With so many options in the short duration space many investors may be left wondering where to invest. As always, it comes down to what risks you are willing to take on in an attempt to pick up yield. For short duration funds that means how much interest rate risk and how much credit risk you are comfortable with. Here is one way to group the above funds and make a little more sense out of them:
Treasury Funds: SHV and SHY. These funds invest in U.S. Treasuries which do not have credit risk. An investor can choose the specific fund that fits with their interest rate risk sensitivity.
Credit Funds: FLOT, CSJ, and SLQD. These funds invest in bonds from corporations and other issuers. These issuers carry some risk of default, and so an investor can expect additional yield relative to U.S. Treasuries. Again an investor can pick the level of interest rate sensitivity they want, with FLOT being the least interest rate sensitive.
Term Maturity Funds: IBDA and IBCB. These funds also invest in credit bonds. The difference is that these funds actually mature on a pre-determined date. This makes them popular with investors who are concerned about rising interest rates or who historically ladder individual bonds.

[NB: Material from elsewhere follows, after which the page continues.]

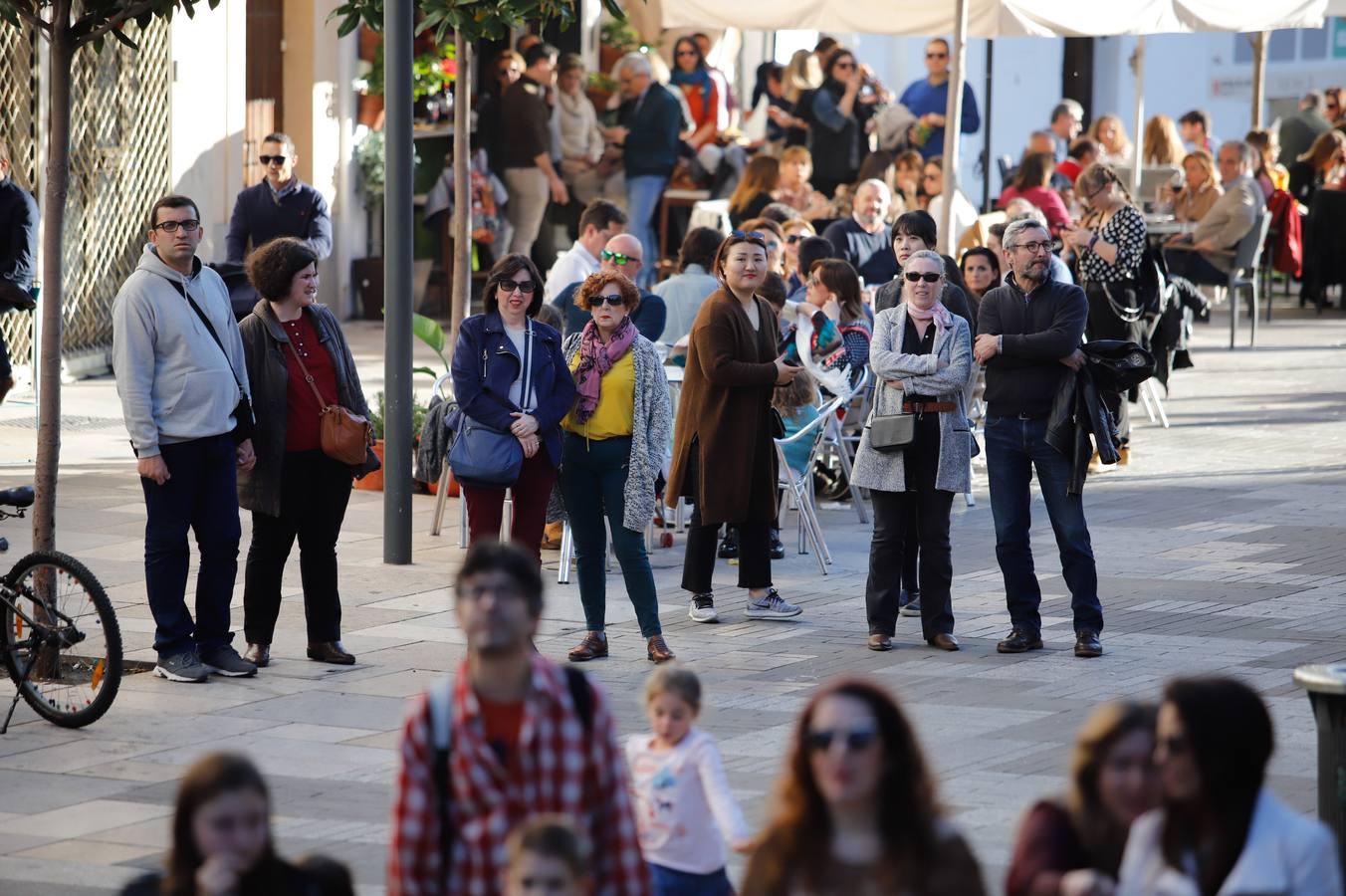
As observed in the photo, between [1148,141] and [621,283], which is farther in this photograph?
[1148,141]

Multi-Sector Funds: NEAR, ISTB, and the new ICSH. These funds invest in multiple sectors across the short duration market. ICSH broadens the options available here by offering a fund that has less interest rate risk than either NEAR or ISTB.
Hopefully this helps you in navigating the short duration market. If 2014 is the year you want to step out of cash, ICSH – or one of the many other short duration bond ETFs out there – could be just what you need to finally toe dip back into the market.